• _TASK TO CARRY OUT_
Update the beef stew recipe from "3. Add the beef" to "with the rest." by changing "parsley" to "cilantro".

(Beginning of TEXT SHOWN)

5 pounds beef stewing meat, cut into 2-3 inch pieces
1 pinch salt, plus more to taste
1 pinch pepper, plus more to taste
1/3 cup mixed olive and canola oil
2 leeks, washed well and cut thinly
1 large onion, diced
8 cloves garlic, minced
2 carrots, diced
4 celery ribs, diced
4 ounces white mushrooms, roughly chopped
1/4 cup tomato paste
2 anchovies
1/2 cup red wine vinegar
1 cup red wine
3 cups beef broth
1 cup canned whole tomatoes with juices
1 1/2 teaspoons salt
3 bay leaves
3/4 teaspoon dried thyme
1/3 cup chopped parsley
  1. Season the beef with salt and pepper on both sides. Brown the meat in batches in a 5-6 quart Dutch oven over high heat, adding more oil as needed. Remove to a plate.
  2. Lower the heat and add all the vegetables. Cook for 5-10 minutes until softened. Stir in the tomato paste and anchovies and cook to melt the anchovies and distribute.
  3. Add the beef back in, with its juices. Add the wine, vinegar, and tomatoes with juice (breaking them up against the side of the pot as you go) and bring to a boil. Add the stock to cover (you may need a bit more than 3 cups). Put in the salt, bay leaf, thyme, bring to a boil. Simmer, partially covered, for 2-3 hours until the meat is tender. Cool to room temperature. Refrigerate.
  4. When cool, skim off much of the fat from the top. Reheat over low heat, letting the stew simmer 30-45 minutes before serving.
  5. Mix in half of the parsley and garnish with the rest.

(End of TEXT SHOWN)
(Beginning of RECORD SET)

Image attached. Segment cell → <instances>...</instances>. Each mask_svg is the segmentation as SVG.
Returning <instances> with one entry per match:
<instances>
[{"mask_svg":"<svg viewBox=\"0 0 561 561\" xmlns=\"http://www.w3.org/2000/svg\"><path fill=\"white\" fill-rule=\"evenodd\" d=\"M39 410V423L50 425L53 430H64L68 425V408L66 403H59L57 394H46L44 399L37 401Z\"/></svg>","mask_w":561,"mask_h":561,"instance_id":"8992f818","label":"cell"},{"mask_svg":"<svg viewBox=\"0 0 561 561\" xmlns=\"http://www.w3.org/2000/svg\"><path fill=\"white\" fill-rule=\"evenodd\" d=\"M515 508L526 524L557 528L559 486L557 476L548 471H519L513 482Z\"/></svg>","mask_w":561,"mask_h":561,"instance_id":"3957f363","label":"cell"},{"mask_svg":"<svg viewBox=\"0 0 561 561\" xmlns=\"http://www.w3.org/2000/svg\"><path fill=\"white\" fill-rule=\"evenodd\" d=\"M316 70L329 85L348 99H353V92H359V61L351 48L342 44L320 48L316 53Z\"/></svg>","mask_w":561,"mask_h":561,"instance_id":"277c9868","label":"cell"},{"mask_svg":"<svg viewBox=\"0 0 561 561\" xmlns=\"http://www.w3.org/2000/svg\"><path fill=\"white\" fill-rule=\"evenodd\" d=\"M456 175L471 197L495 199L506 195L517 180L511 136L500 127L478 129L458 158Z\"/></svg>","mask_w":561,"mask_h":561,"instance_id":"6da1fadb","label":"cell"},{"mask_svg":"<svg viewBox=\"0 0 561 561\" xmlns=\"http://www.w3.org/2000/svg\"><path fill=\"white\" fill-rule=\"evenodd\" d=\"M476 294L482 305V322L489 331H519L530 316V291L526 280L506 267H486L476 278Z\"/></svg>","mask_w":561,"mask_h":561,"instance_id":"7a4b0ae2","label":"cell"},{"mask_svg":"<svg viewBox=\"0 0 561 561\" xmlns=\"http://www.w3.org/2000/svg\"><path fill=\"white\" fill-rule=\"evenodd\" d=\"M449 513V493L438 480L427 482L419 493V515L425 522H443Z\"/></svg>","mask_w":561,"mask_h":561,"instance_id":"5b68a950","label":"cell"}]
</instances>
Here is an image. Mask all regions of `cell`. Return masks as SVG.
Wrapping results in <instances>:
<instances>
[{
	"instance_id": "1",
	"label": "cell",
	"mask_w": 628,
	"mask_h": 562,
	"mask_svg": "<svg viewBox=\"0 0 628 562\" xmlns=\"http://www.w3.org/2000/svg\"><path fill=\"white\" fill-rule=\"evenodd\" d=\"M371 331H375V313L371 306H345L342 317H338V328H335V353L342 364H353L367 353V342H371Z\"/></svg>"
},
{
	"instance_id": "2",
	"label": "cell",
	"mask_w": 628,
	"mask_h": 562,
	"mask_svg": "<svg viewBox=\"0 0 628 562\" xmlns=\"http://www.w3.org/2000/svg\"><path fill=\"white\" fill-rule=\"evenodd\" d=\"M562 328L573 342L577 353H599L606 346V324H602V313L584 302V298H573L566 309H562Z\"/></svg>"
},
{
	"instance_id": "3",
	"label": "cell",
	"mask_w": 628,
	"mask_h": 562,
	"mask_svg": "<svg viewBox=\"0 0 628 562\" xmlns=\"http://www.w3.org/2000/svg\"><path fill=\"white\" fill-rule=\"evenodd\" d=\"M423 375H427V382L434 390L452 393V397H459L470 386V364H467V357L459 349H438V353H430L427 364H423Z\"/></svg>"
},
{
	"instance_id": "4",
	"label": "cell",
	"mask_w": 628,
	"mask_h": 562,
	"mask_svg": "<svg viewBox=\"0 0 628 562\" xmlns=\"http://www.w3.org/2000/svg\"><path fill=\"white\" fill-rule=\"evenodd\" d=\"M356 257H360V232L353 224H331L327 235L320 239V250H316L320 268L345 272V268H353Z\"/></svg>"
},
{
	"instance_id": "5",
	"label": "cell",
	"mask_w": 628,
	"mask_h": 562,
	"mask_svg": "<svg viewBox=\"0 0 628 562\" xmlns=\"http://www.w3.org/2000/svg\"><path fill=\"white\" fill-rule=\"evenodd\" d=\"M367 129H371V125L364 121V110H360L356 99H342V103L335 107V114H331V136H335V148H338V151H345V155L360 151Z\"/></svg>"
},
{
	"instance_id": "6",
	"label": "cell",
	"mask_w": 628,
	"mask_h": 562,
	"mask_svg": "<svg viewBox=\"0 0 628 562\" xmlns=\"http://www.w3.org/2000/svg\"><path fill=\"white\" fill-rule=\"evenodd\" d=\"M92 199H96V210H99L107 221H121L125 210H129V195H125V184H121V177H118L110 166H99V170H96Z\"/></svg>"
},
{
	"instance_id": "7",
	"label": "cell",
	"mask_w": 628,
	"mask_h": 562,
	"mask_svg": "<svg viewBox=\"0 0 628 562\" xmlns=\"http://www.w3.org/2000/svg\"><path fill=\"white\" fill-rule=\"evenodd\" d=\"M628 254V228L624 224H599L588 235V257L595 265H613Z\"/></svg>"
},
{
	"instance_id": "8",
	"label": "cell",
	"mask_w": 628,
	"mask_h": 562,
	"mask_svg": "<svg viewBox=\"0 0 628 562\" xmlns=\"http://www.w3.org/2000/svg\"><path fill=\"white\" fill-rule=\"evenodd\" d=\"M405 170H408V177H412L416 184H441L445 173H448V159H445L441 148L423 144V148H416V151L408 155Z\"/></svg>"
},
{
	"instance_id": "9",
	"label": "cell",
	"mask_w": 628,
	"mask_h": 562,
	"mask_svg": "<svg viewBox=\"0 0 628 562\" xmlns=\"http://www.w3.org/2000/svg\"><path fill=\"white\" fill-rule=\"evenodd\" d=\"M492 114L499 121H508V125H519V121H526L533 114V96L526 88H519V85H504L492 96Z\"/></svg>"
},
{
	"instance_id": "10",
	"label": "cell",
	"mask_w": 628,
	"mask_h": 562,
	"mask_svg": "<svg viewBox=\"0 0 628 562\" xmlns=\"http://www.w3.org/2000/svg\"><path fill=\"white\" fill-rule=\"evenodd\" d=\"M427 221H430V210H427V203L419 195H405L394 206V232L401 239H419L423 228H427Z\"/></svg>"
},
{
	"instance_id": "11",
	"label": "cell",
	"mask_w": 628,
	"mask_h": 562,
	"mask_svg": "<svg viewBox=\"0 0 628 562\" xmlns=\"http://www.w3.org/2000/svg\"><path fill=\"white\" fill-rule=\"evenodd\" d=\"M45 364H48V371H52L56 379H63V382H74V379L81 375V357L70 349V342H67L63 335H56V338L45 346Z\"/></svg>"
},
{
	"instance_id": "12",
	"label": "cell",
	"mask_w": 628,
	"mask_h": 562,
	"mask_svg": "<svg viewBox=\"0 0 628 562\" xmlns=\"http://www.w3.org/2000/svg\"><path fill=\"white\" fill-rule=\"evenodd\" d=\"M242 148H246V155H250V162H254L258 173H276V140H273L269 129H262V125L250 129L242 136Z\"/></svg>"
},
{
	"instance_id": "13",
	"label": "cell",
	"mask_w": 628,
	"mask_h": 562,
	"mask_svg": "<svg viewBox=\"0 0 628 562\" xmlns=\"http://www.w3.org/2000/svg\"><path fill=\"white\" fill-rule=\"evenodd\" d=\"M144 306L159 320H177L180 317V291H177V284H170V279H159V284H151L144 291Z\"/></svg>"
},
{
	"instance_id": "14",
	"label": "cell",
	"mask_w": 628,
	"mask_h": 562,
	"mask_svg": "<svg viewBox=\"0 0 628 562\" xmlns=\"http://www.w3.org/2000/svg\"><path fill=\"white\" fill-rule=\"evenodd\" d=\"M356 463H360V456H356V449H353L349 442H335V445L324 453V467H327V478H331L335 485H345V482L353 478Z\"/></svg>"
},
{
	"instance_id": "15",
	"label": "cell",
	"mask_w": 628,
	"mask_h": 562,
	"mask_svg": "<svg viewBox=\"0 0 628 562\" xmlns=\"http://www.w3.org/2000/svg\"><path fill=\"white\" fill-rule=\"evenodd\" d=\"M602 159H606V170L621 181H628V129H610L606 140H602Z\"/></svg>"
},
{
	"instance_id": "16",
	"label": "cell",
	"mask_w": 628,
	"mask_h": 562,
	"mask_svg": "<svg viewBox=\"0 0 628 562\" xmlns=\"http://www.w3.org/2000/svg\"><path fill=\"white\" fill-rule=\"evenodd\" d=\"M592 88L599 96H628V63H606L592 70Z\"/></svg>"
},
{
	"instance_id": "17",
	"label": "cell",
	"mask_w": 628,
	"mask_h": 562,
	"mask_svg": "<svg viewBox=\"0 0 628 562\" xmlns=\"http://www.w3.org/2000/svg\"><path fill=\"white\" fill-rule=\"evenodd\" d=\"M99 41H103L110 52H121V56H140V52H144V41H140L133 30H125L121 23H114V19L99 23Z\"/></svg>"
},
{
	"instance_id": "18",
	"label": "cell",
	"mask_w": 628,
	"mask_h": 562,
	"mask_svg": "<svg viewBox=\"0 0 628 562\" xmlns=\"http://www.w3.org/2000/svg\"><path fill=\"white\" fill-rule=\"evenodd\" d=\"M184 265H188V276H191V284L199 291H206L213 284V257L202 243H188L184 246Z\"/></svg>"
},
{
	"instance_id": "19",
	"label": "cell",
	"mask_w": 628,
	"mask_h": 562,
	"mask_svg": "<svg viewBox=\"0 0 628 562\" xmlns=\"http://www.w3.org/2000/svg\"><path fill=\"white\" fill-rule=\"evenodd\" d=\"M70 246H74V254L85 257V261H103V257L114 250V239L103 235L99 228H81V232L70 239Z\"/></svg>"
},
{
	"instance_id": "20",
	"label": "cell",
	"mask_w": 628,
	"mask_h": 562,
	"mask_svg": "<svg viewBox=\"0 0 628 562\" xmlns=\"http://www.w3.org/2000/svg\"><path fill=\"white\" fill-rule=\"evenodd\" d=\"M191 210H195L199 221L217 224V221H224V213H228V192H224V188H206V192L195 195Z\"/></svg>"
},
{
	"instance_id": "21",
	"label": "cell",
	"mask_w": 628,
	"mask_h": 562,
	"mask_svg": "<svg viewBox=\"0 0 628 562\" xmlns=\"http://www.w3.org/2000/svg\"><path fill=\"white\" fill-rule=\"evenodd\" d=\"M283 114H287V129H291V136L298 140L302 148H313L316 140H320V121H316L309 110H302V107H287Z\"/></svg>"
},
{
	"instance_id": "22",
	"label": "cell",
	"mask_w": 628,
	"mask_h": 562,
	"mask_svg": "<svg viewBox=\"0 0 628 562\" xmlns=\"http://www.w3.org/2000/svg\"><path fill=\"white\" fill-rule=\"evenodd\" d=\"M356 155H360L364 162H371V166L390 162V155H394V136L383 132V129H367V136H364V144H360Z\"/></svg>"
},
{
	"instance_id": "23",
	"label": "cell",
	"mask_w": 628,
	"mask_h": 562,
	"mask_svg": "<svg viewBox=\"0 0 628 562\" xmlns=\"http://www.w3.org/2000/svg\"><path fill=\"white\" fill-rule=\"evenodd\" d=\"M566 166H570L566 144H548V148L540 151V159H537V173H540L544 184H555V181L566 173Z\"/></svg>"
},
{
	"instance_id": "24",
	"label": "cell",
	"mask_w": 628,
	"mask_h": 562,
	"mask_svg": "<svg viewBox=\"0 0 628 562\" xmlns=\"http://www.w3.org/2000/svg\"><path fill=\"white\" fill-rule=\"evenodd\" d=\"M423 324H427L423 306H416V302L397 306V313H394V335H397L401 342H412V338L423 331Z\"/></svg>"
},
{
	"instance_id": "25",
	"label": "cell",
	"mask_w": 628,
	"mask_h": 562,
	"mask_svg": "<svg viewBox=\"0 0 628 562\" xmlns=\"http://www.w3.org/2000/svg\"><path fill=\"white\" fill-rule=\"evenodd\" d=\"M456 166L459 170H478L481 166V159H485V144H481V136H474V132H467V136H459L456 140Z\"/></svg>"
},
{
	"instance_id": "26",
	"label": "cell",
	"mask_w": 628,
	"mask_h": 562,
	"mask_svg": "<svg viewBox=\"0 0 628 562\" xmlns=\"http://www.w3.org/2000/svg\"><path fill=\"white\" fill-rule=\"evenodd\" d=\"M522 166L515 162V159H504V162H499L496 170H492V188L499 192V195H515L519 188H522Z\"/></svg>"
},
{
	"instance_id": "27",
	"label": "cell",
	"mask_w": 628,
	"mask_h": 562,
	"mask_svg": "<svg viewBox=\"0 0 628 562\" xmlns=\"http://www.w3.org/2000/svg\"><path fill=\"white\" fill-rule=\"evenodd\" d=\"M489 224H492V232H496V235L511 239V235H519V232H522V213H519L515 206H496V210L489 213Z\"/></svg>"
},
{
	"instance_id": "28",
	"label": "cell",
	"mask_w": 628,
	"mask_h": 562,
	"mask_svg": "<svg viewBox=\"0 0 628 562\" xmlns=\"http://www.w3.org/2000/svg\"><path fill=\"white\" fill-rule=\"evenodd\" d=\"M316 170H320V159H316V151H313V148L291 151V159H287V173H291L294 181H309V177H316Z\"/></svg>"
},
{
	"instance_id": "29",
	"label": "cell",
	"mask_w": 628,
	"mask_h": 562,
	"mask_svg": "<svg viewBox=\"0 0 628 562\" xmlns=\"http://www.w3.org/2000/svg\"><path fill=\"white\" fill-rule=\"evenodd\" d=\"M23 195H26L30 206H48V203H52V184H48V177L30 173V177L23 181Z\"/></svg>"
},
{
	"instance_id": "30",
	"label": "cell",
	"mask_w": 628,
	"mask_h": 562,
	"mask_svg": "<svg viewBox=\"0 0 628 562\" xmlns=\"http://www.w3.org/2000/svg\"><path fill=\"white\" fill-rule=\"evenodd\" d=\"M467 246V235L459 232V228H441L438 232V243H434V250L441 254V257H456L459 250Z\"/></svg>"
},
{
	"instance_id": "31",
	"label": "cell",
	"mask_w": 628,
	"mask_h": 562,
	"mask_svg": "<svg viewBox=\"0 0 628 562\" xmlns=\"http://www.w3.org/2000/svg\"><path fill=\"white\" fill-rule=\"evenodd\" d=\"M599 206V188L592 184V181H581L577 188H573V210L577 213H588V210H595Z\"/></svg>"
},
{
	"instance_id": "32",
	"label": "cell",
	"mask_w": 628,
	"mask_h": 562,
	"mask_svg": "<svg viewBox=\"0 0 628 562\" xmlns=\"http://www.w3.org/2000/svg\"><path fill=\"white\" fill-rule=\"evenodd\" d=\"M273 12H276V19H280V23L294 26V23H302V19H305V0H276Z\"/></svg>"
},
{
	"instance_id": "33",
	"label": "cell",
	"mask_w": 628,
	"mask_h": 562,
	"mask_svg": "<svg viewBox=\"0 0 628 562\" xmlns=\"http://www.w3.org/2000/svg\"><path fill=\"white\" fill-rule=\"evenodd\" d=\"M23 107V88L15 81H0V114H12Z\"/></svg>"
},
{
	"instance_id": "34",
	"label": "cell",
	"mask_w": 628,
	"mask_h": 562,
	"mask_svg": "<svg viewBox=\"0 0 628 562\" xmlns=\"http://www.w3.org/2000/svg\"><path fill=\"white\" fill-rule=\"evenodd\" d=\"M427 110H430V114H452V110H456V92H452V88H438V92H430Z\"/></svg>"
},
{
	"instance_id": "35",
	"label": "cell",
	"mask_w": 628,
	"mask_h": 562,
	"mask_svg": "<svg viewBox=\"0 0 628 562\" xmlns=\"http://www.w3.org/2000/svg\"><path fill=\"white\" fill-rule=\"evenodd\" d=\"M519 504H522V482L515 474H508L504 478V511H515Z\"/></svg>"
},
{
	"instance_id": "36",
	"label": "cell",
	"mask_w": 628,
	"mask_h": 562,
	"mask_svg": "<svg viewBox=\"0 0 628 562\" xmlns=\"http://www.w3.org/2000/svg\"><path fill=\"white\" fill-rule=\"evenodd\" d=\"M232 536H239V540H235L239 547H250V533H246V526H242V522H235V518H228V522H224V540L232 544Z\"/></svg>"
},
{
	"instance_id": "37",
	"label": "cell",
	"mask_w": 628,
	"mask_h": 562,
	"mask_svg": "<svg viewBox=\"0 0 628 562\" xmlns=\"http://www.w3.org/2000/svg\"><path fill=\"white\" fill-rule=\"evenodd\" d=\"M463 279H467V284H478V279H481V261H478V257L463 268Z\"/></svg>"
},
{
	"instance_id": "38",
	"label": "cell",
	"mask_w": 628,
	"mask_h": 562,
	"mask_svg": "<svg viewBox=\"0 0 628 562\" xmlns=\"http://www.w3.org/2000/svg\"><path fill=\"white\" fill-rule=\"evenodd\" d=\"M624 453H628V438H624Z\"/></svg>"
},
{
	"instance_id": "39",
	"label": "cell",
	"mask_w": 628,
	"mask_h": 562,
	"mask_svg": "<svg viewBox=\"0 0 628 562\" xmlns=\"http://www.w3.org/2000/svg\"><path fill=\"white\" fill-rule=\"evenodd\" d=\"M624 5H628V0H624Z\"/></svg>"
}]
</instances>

(End of RECORD SET)

• _SOLUTION_
3. Add the beef back in, with its juices. Add the wine, vinegar, and tomatoes with juice (breaking them up against the side of the pot as you go) and bring to a boil. Add the stock to cover (you may need a bit more than 3 cups). Put in the salt, bay leaf, thyme, bring to a boil. Simmer, partially covered, for 2-3 hours until the meat is tender. Cool to room temperature. Refrigerate.
  4. When cool, skim off much of the fat from the top. Reheat over low heat, letting the stew simmer 30-45 minutes before serving.
  5. Mix in half of the cilantro and garnish with the rest.